- [YOUR OBJECTIVE] Please rename "cat's tail" to "tail of the cat" in everything from the line containing "What distance must" down to the end of the records, and return only those lines with nothing else changed.

━━ DATA IN THIS EXERCISE ━━

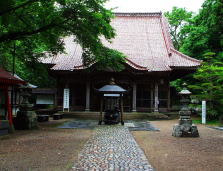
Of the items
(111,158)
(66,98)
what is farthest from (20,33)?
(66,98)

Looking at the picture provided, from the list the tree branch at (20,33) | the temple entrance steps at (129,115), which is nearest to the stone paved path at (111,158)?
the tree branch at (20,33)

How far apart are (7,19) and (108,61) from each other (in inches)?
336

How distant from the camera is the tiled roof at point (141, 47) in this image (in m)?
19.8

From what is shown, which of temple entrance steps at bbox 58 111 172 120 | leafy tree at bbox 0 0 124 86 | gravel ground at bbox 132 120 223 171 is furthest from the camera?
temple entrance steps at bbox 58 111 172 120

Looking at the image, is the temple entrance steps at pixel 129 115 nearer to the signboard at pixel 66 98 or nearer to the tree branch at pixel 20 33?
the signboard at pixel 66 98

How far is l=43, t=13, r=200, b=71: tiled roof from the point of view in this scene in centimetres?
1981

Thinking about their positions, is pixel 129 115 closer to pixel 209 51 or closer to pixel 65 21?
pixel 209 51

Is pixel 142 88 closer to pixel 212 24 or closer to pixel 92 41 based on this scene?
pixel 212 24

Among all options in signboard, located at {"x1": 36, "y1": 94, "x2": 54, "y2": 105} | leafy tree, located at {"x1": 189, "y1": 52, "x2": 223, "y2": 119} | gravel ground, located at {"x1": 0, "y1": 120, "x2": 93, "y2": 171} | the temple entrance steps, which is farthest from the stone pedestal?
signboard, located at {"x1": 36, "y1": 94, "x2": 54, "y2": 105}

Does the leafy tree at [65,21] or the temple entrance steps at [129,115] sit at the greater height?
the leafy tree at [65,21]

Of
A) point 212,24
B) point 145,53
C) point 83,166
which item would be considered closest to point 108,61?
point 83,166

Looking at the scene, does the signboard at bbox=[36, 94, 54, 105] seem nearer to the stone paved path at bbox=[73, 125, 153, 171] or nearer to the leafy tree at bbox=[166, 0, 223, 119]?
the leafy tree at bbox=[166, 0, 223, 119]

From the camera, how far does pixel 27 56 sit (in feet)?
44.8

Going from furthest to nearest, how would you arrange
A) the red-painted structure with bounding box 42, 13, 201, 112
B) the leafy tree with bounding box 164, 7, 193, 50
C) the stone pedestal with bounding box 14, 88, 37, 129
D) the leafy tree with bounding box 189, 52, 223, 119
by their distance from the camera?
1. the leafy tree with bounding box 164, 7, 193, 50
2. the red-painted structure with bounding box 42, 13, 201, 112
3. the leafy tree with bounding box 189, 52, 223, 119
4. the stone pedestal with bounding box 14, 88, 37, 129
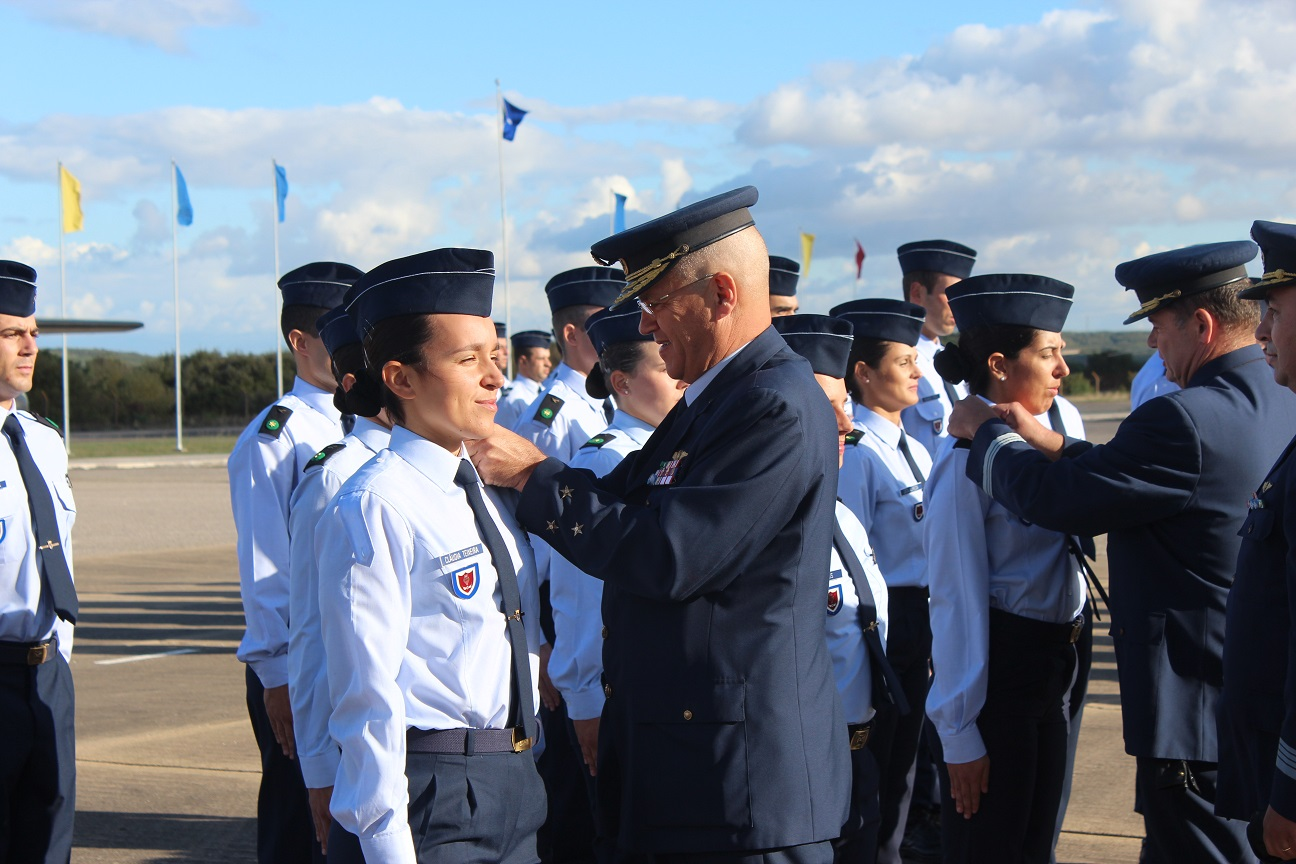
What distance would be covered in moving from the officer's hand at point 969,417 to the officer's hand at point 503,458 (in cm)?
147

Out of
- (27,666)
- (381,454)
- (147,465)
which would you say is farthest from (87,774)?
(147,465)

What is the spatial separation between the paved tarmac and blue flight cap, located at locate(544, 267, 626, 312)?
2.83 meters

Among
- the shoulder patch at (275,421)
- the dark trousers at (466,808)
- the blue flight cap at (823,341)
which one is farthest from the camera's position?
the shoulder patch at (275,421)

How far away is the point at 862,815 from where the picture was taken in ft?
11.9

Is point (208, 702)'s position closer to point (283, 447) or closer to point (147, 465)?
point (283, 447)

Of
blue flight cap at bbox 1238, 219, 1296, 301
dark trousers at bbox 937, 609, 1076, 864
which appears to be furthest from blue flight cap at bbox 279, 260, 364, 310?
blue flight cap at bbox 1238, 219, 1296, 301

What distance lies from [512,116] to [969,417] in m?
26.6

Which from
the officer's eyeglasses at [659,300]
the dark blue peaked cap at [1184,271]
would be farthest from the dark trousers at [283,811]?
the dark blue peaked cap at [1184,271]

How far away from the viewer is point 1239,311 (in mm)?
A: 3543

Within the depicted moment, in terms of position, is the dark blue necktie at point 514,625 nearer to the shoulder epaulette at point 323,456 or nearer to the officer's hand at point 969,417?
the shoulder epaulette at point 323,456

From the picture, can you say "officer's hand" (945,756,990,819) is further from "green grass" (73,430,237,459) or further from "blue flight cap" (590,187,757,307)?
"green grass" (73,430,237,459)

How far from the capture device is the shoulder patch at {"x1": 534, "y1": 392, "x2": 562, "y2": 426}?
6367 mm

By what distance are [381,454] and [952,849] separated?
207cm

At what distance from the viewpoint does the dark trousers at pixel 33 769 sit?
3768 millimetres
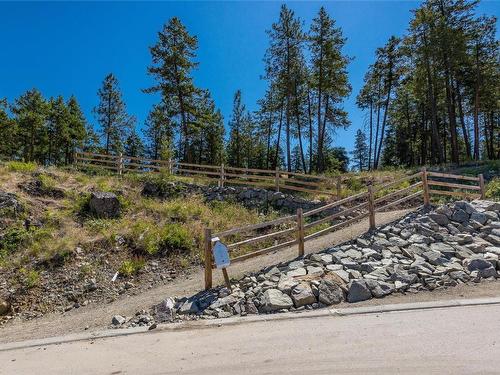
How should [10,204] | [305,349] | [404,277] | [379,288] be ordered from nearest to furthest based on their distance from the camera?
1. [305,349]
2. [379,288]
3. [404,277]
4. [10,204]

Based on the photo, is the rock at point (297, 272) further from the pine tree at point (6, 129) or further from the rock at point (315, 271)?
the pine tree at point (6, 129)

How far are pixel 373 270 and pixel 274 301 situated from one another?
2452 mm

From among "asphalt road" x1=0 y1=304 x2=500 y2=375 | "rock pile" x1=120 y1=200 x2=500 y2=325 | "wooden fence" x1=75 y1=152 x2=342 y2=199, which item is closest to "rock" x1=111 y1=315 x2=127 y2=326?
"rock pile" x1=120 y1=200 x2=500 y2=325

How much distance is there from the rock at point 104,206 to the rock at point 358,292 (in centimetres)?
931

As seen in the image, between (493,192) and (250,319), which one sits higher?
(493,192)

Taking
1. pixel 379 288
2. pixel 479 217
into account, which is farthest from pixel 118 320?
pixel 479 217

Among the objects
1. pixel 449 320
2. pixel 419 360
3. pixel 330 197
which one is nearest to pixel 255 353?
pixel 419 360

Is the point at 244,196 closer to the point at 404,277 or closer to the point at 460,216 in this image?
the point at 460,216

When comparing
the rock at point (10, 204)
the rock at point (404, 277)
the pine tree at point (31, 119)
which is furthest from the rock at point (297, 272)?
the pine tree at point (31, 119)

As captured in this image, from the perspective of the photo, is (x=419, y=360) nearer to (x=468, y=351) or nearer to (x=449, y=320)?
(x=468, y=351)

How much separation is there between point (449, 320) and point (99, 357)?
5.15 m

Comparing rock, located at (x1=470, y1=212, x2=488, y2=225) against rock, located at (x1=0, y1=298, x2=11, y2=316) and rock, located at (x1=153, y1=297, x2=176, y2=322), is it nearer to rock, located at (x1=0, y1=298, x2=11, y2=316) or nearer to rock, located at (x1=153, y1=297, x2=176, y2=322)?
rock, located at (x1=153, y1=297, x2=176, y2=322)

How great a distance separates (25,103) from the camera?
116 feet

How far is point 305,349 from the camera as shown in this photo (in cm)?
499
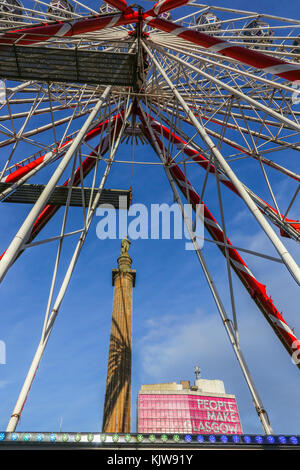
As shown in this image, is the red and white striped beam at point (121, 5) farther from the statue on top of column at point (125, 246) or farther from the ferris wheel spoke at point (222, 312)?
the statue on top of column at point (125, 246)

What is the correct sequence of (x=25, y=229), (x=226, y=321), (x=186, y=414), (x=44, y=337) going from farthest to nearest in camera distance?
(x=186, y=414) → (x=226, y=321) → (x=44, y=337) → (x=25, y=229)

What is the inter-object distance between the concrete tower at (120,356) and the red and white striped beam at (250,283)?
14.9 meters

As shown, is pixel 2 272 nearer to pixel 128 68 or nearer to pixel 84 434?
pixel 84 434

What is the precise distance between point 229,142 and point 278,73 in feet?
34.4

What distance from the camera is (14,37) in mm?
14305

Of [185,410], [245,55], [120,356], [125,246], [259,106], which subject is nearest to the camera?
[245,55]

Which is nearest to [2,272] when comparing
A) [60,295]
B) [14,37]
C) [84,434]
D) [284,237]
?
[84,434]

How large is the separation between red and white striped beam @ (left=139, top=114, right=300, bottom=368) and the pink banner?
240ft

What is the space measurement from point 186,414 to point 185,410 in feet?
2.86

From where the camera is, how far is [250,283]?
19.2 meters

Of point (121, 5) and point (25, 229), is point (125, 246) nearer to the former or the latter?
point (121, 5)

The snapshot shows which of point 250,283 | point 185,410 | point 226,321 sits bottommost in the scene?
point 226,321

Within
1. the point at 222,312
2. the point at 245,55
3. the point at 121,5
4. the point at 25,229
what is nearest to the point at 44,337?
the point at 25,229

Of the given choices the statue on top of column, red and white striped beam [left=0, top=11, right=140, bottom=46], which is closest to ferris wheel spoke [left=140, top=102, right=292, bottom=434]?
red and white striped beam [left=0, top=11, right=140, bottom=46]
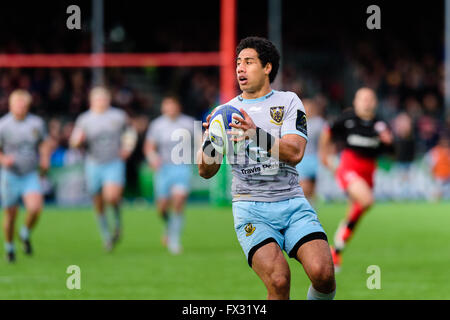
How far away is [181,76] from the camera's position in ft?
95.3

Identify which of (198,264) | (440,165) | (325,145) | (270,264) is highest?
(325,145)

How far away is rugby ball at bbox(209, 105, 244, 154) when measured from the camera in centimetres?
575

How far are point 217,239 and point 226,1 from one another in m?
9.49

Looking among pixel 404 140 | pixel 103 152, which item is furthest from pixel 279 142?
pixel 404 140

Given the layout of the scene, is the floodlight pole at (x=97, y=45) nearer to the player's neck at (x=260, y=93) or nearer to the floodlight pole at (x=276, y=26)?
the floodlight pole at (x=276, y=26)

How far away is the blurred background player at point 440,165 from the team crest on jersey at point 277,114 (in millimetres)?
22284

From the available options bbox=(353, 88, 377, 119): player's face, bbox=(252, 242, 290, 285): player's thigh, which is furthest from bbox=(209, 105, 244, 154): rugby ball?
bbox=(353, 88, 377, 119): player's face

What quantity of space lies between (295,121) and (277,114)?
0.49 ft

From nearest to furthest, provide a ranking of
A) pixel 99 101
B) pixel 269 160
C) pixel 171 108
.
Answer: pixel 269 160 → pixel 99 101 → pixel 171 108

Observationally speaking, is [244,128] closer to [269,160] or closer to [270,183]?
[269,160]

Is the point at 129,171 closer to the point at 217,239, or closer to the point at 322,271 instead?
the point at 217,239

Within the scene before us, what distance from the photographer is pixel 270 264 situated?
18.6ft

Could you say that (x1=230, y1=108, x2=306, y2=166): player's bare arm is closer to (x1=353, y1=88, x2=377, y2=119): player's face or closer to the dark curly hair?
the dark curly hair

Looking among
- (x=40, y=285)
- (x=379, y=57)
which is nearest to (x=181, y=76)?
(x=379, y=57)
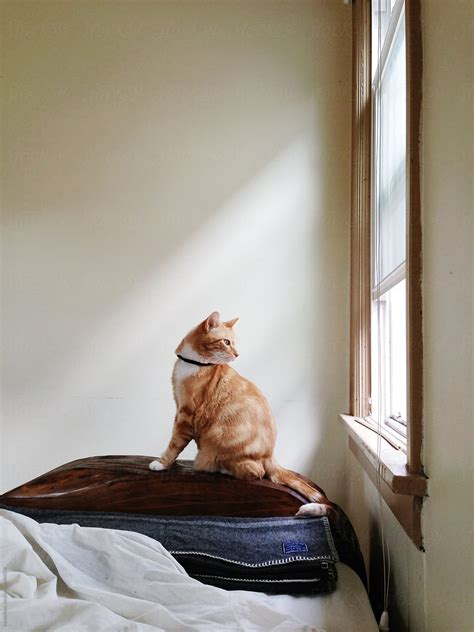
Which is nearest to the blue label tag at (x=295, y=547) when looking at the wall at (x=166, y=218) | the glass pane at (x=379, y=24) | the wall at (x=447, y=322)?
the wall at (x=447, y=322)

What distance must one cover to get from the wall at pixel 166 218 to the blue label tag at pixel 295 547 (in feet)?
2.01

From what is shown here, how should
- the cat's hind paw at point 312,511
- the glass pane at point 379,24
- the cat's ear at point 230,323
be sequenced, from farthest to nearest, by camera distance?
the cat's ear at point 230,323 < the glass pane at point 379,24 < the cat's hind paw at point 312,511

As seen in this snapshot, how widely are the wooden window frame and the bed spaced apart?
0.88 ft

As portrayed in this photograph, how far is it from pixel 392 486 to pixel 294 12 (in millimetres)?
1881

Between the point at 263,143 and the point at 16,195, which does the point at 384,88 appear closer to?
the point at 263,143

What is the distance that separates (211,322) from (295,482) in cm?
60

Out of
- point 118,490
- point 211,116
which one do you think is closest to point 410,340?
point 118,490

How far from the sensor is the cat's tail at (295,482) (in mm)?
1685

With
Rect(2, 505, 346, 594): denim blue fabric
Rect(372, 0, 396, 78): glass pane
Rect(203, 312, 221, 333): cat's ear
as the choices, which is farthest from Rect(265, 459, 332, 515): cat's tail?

━━━

- [RESPONSE FOR THIS EXERCISE]
What distance must one cover to get from the wall at pixel 166 218 to the blue label tag at pixel 295 547 (in feet)?
2.01

From what is shown here, how should
- the cat's hind paw at point 312,511
- the glass pane at point 379,24
- the cat's ear at point 230,323
be sequenced, from farthest to nearest, by camera distance?
the cat's ear at point 230,323 < the glass pane at point 379,24 < the cat's hind paw at point 312,511

As seen in this snapshot, how widely are the wooden window frame and the bed spaced apart?
0.88 ft

As portrayed in this photograph, how far is it from pixel 392 486 to pixel 294 12 (in millimetres)?
1881

Between the point at 263,143 and the point at 16,195, which does the point at 384,88 appear closer to?
the point at 263,143

What is the distance that separates (211,322) from (295,482) in cm?
60

Out of
- point 118,490
- point 211,116
which one do you think is closest to point 410,340?
point 118,490

How far from the sensor is the tail of the cat at (295,482) (in mm)?
1685

With
Rect(2, 505, 346, 594): denim blue fabric
Rect(372, 0, 396, 78): glass pane
Rect(203, 312, 221, 333): cat's ear
as the choices, which is farthest from Rect(265, 459, 332, 515): tail of the cat?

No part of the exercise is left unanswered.